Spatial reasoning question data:
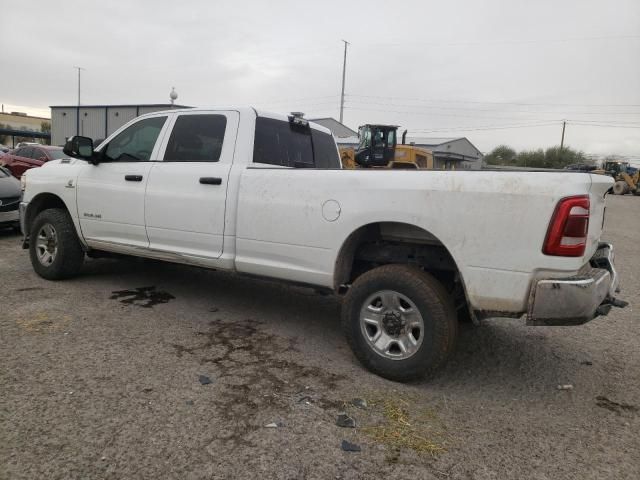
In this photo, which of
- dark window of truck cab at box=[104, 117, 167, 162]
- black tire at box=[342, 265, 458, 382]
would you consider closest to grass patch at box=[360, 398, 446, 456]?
black tire at box=[342, 265, 458, 382]

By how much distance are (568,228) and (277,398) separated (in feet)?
6.73

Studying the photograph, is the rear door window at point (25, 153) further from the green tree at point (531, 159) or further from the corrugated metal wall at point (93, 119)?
the green tree at point (531, 159)

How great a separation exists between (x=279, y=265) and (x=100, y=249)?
2.50 meters

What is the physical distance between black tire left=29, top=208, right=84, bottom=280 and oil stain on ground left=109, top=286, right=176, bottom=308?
0.67 meters

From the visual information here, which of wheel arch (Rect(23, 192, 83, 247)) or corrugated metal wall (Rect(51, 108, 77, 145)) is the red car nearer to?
wheel arch (Rect(23, 192, 83, 247))

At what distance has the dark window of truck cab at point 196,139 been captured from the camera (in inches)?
181

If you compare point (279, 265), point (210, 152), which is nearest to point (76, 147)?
point (210, 152)

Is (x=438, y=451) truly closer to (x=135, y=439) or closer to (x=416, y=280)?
(x=416, y=280)

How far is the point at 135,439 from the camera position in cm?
A: 265

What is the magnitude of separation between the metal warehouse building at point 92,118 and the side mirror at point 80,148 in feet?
67.5

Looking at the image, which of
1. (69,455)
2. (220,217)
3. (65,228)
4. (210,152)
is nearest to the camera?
(69,455)

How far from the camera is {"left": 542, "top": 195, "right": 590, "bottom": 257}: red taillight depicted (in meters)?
2.90

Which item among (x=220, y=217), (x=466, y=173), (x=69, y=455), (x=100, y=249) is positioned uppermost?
(x=466, y=173)

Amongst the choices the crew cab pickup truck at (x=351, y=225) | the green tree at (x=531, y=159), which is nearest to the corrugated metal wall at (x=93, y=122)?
the crew cab pickup truck at (x=351, y=225)
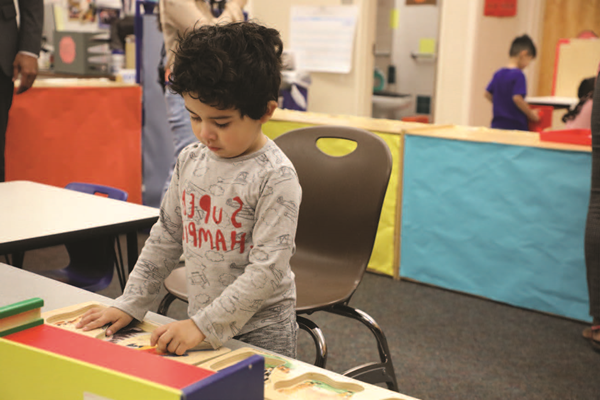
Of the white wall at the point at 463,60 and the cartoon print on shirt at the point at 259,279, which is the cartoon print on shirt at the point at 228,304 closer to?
the cartoon print on shirt at the point at 259,279

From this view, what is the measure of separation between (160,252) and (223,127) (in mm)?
254

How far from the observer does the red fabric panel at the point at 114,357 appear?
58cm

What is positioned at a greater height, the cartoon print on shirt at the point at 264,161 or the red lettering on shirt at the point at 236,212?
the cartoon print on shirt at the point at 264,161

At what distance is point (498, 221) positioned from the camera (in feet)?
8.56

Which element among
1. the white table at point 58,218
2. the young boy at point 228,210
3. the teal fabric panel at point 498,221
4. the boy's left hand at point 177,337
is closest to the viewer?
the boy's left hand at point 177,337

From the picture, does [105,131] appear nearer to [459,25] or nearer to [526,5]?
[459,25]

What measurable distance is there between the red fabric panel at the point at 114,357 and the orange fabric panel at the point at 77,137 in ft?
8.43

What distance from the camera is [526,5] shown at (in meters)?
6.03

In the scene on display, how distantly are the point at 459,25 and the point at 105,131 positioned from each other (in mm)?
3103

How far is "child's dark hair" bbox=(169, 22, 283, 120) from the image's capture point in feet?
2.92

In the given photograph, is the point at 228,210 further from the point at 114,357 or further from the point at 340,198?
the point at 340,198

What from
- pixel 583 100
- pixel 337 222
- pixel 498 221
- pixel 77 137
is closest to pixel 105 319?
pixel 337 222

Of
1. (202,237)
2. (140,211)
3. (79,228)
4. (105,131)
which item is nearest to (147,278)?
(202,237)

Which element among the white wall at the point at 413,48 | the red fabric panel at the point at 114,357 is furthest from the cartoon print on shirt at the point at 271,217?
the white wall at the point at 413,48
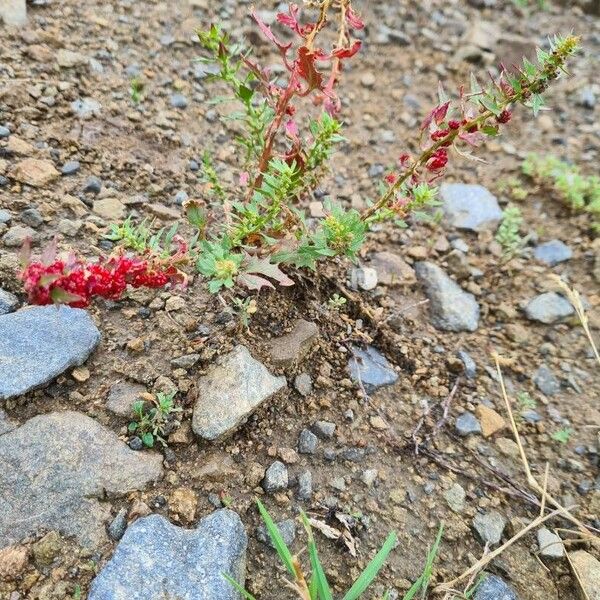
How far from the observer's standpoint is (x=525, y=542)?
2410mm

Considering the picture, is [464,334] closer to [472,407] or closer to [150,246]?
[472,407]

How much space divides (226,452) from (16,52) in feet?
7.94

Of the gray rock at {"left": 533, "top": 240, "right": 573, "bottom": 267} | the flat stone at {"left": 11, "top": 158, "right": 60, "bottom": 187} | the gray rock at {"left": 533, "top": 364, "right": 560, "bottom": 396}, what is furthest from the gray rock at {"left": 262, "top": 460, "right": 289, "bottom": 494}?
the gray rock at {"left": 533, "top": 240, "right": 573, "bottom": 267}

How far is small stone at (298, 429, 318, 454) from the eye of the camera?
2418 mm

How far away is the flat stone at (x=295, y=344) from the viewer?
2512mm

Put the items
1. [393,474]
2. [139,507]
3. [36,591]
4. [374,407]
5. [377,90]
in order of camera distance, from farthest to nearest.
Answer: [377,90] < [374,407] < [393,474] < [139,507] < [36,591]

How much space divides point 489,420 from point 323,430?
79 centimetres

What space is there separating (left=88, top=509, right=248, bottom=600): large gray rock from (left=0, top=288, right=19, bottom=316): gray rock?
3.14 ft

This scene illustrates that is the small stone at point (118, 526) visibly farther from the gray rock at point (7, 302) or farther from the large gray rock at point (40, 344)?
the gray rock at point (7, 302)

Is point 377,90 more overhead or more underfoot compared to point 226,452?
more overhead

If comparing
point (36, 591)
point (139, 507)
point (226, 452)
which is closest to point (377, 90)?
point (226, 452)

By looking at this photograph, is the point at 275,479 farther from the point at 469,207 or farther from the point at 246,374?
the point at 469,207

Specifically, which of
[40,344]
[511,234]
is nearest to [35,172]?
[40,344]

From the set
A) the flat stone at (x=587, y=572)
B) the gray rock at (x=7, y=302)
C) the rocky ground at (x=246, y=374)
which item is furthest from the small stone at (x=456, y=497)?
the gray rock at (x=7, y=302)
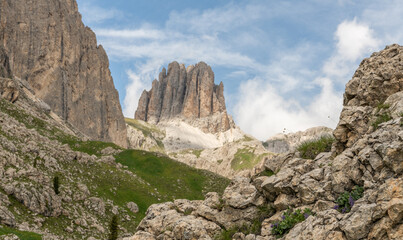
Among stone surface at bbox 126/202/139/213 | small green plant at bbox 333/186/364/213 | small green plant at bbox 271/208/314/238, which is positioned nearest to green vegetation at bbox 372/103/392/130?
small green plant at bbox 333/186/364/213

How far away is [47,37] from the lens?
155250mm

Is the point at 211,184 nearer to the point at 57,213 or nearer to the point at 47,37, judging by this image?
the point at 57,213

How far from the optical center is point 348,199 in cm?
1269

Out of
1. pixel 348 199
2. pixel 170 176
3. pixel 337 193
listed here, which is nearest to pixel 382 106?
Answer: pixel 337 193

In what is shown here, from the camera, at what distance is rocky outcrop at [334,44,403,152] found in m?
16.0

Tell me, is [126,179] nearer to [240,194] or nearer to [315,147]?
[240,194]

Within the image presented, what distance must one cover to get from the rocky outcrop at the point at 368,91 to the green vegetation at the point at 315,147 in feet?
7.28

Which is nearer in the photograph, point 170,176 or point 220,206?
point 220,206

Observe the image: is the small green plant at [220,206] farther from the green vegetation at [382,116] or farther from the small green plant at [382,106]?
the small green plant at [382,106]

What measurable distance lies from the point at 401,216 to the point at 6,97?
101931 mm

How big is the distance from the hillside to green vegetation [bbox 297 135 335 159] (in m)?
23.8

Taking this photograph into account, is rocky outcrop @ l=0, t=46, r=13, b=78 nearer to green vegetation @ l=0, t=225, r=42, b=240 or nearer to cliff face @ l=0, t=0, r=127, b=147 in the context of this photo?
cliff face @ l=0, t=0, r=127, b=147

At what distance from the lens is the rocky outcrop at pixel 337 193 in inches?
422

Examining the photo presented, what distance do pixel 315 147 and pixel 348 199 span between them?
22.0ft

__Direction__
Print all of the entries above word for word, leaving out the pictures.

__The completed task__
In this photo, which of
- dark window of truck cab at box=[104, 117, 167, 162]
- black tire at box=[342, 265, 458, 382]
would you consider closest to grass patch at box=[360, 398, 446, 456]?
black tire at box=[342, 265, 458, 382]

By how much distance are (568,228) and (277,398) separated (in feet)?
6.73

Studying the photograph, is the rear door window at point (25, 153) further from the green tree at point (531, 159) or further from the corrugated metal wall at point (93, 119)?
the green tree at point (531, 159)

How great a separation exists between (x=279, y=265) and (x=100, y=249)?
2.50 meters

What is the physical distance between black tire left=29, top=208, right=84, bottom=280 and oil stain on ground left=109, top=286, right=176, bottom=308?
0.67 meters

From the visual information here, which of wheel arch (Rect(23, 192, 83, 247)) or corrugated metal wall (Rect(51, 108, 77, 145)) is the red car nearer to?
wheel arch (Rect(23, 192, 83, 247))

At what distance has the dark window of truck cab at point 196,139 been captured from the camera (in inches)?
181

If you compare point (279, 265), point (210, 152), which is nearest to point (76, 147)?
point (210, 152)

Is (x=438, y=451) truly closer to (x=135, y=439) or closer to (x=416, y=280)?
(x=416, y=280)

How far is the point at 135,439 from the camera position in cm?
A: 265

What is the magnitude of separation between the metal warehouse building at point 92,118 and the side mirror at point 80,148 in feet?
67.5

Looking at the image, which of
1. (69,455)
2. (220,217)
3. (65,228)
4. (210,152)
is nearest to the camera?
(69,455)

How far from the camera is {"left": 542, "top": 195, "right": 590, "bottom": 257}: red taillight depicted (in meters)?
2.90

Which item among (x=220, y=217), (x=466, y=173), (x=69, y=455), (x=100, y=249) is positioned uppermost?
(x=466, y=173)

Amongst the choices the crew cab pickup truck at (x=351, y=225) | the green tree at (x=531, y=159), which is nearest to the corrugated metal wall at (x=93, y=122)?
the crew cab pickup truck at (x=351, y=225)
Of the white wall at the point at 463,60 and the cartoon print on shirt at the point at 259,279, which is the cartoon print on shirt at the point at 228,304 closer to?
the cartoon print on shirt at the point at 259,279

From this view, what is the measure of separation between (160,252) and (223,127) (in mm)?
254

How far from the observer does the red fabric panel at the point at 114,357 appear?
58cm

What is positioned at a greater height, the cartoon print on shirt at the point at 264,161 or the red lettering on shirt at the point at 236,212?
the cartoon print on shirt at the point at 264,161

At what distance is point (498, 221) positioned from the camera (in feet)?
8.56

Which element among
1. the white table at point 58,218
2. the young boy at point 228,210
3. the teal fabric panel at point 498,221
4. the boy's left hand at point 177,337
is closest to the viewer?
the boy's left hand at point 177,337

From the picture, does [105,131] appear nearer to [459,25] or nearer to [526,5]?
[459,25]

What measurable distance is there between the red fabric panel at the point at 114,357 and the orange fabric panel at the point at 77,137 in ft?
8.43

What distance from the camera is [526,5] shown at (in meters)?
6.03

In the scene on display, how distantly are the point at 459,25 and the point at 105,131 positioned from each other (in mm)?
3103

How far is "child's dark hair" bbox=(169, 22, 283, 120) from the image's capture point in feet?
2.92

In the given photograph, is the point at 228,210 further from the point at 114,357 or further from the point at 340,198?
the point at 340,198

What from
- pixel 583 100
- pixel 337 222
- pixel 498 221
- pixel 77 137
is closest to pixel 105 319?
pixel 337 222

Of
1. (202,237)
2. (140,211)
3. (79,228)
4. (105,131)
which item is nearest to (147,278)?
(202,237)

Which element among the white wall at the point at 413,48 | the red fabric panel at the point at 114,357 is furthest from the cartoon print on shirt at the point at 271,217?
the white wall at the point at 413,48
How far from the observer's standpoint is (x=525, y=542)?
2410mm

Considering the picture, is [464,334] closer to [472,407] or closer to [150,246]?
[472,407]

How much space divides (226,452) from (16,52) in feet?
7.94

Of the gray rock at {"left": 533, "top": 240, "right": 573, "bottom": 267} | the flat stone at {"left": 11, "top": 158, "right": 60, "bottom": 187} | the gray rock at {"left": 533, "top": 364, "right": 560, "bottom": 396}, what is furthest from the gray rock at {"left": 262, "top": 460, "right": 289, "bottom": 494}?
the gray rock at {"left": 533, "top": 240, "right": 573, "bottom": 267}

How far is small stone at (298, 429, 318, 454) from the eye of the camera?
2418 mm

How far away is the flat stone at (x=295, y=344) from the viewer?
2512mm

Put the items
1. [393,474]
2. [139,507]
3. [36,591]
4. [374,407]
5. [377,90]
in order of camera distance, from farthest to nearest.
Answer: [377,90] < [374,407] < [393,474] < [139,507] < [36,591]

How much space divides point 489,420 from point 323,430?
79 centimetres

What space is there separating (left=88, top=509, right=248, bottom=600): large gray rock from (left=0, top=288, right=19, bottom=316): gray rock?
3.14 ft

This scene illustrates that is the small stone at point (118, 526) visibly farther from the gray rock at point (7, 302) or farther from the large gray rock at point (40, 344)?
the gray rock at point (7, 302)

Is point 377,90 more overhead or more underfoot compared to point 226,452?
more overhead

If comparing
point (36, 591)
point (139, 507)
point (226, 452)
which is closest to point (377, 90)?
point (226, 452)

By looking at this photograph, is the point at 275,479 farther from the point at 469,207 or farther from the point at 246,374?
the point at 469,207

Specifically, which of
[40,344]
[511,234]
is nearest to [35,172]?
[40,344]

From the set
A) the flat stone at (x=587, y=572)
B) the gray rock at (x=7, y=302)
C) the rocky ground at (x=246, y=374)
which item is furthest from the small stone at (x=456, y=497)?
the gray rock at (x=7, y=302)
Among stone surface at bbox 126/202/139/213 | small green plant at bbox 333/186/364/213 | small green plant at bbox 271/208/314/238, which is positioned nearest to green vegetation at bbox 372/103/392/130?
small green plant at bbox 333/186/364/213

How far away is [47,37] from the lens?
155250mm

Is the point at 211,184 nearer to the point at 57,213 or nearer to the point at 47,37, judging by this image?
the point at 57,213

How far from the optical center is point 348,199 in cm?
1269

Out of
1. pixel 348 199
2. pixel 170 176
3. pixel 337 193
listed here, which is nearest to pixel 382 106?
Answer: pixel 337 193

In what is shown here, from the camera, at what distance is rocky outcrop at [334,44,403,152] found in m?
16.0

Tell me, is [126,179] nearer to [240,194] or nearer to [315,147]?
[240,194]

Within the image presented, what distance must one cover to get from the rocky outcrop at the point at 368,91 to the green vegetation at the point at 315,147 in feet?
7.28

Which is nearer in the photograph, point 170,176 or point 220,206?
point 220,206

Observe the image: is the small green plant at [220,206] farther from the green vegetation at [382,116] or farther from the small green plant at [382,106]?
the small green plant at [382,106]

What measurable distance lies from the point at 401,216 to the point at 6,97?
101931 mm

How big is the distance from the hillside to green vegetation [bbox 297 135 335 159] (in m)?
23.8

Taking this photograph into account, is rocky outcrop @ l=0, t=46, r=13, b=78 nearer to green vegetation @ l=0, t=225, r=42, b=240 or nearer to cliff face @ l=0, t=0, r=127, b=147 in the context of this photo?
cliff face @ l=0, t=0, r=127, b=147

At what distance from the lens is the rocky outcrop at pixel 337 193 in inches?
422

Examining the photo presented, what distance do pixel 315 147 and pixel 348 199 span between them?
22.0ft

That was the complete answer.